Por um ITB democrático e Diverso

11/ago/2014, 17h04

Recentemente divulgamos um caso de homofobia no ITB Brasílio Flores de Azevedo, o ITB Jd Belval, que ocorreu com o aluno Victor de 17 anos, praticado inicialmente por colegas de escola e ratificado pela coordenação pedagógica e pela direção da escola. (Leia o relato da professora Talita sobre o caso na página “Ações contra a LGBTfobia nas escolas de Barueri”: https://www.facebook.com/groups/293208844172726/permalink/301285683365042/).

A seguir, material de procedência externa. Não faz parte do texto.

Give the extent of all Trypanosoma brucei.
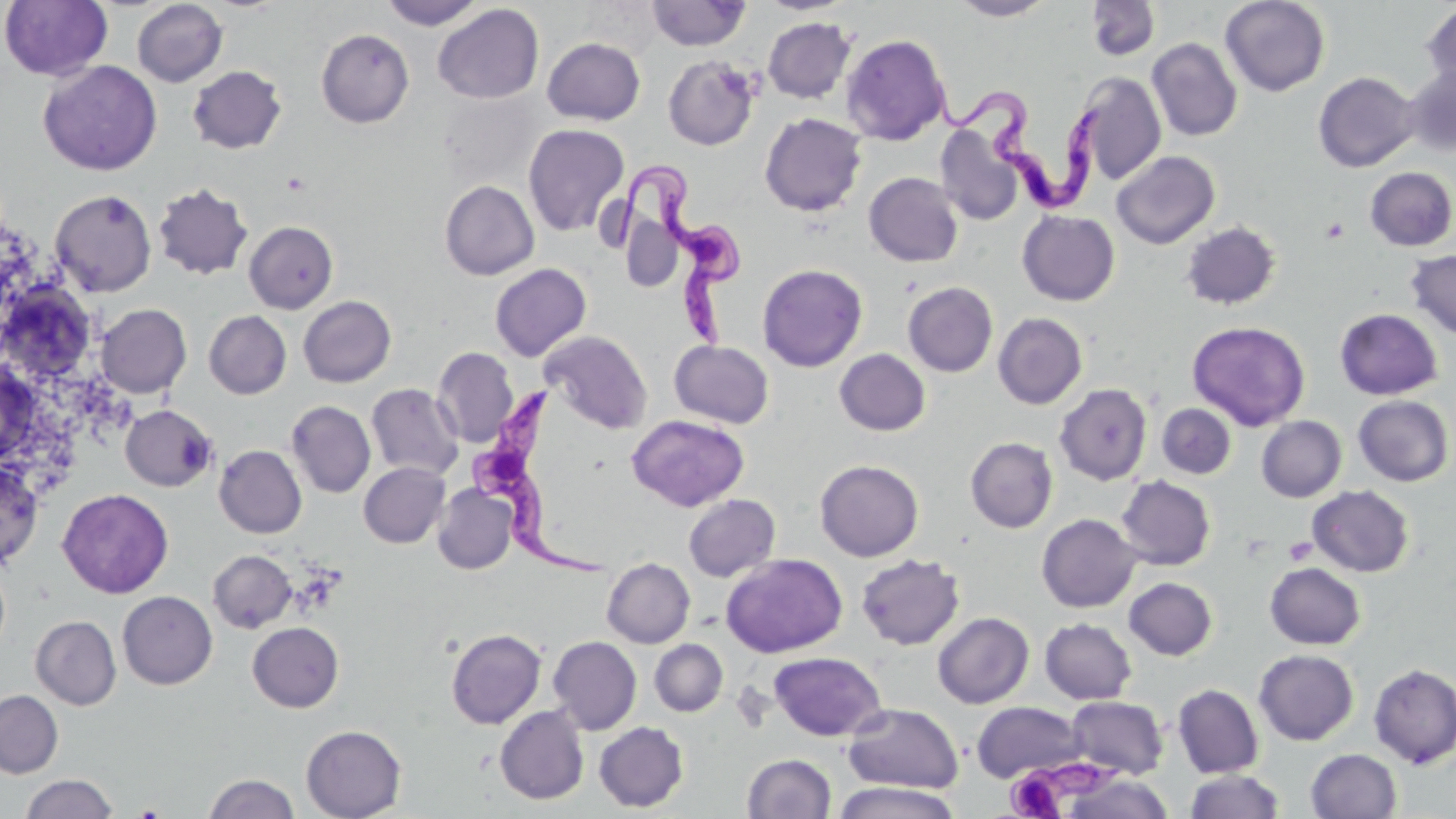

Approximate bounding boxes as (x1,y1)-(x2,y2) corner pairs in pixels.
Trypanosoma brucei: (922,73)-(1105,218), (609,157)-(743,349), (467,381)-(607,581).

O caso de homofobia foi levado à coordenadoria de diversidade sexual do município de Barueri, ao CADS – Coordenação de Políticas LGBT  do Estado de São Paulo e à FIEB – Fundação Instituto de Ensino de Barueri, mantenedora da escola. Aconteceu uma audiência pública na ALESP no dia 30 de junho último para tentar o diálogo entre as partes: o aluno e a escola. A escola não compareceu. (Veja a reportagem sobre o caso no jornal da ALESP. A partir dos 11 minutos desse vídeo: https://www.youtube.com/watch?v=_zT_IpV-qbM&sns=fb). Até o momento a escola também não se retratou com a família do estudante e nem reconhece que houve um caso de homofobia.

Além das denúncias sobre o caso também, o aluno Victor, a professora que o apoia na escola, Talita, vários outros alunos e professores da escola e de outras escolas da rede FIEB e a sociedade civil organizada promoveram duas manifestações na porta da escola e levaram o caso à prefeitura municipal de Barueri e à Câmara de vereadores da cidade, porém não foram atendidos em nenhum dos dois.

Como desdobramento do caso foi proposta à escola a criação de um ciclo de palestras e debates sobre machismo, racismo e homofobia, contando com nomes de peso para realização desse ciclo. A escola em um primeiro momento rechaçou a ideia e depois aceitou desconfigurando-a, tornando-a um evento pequeno, restrito aos alunos da escola, em espaços pequenos e concentrados em uma semana, com a inserção de outros projetos alheios a esse como maneira de desviar o foco da questão a ser tratada: a maneira preconceituosa como a escola vem tratando os alunos.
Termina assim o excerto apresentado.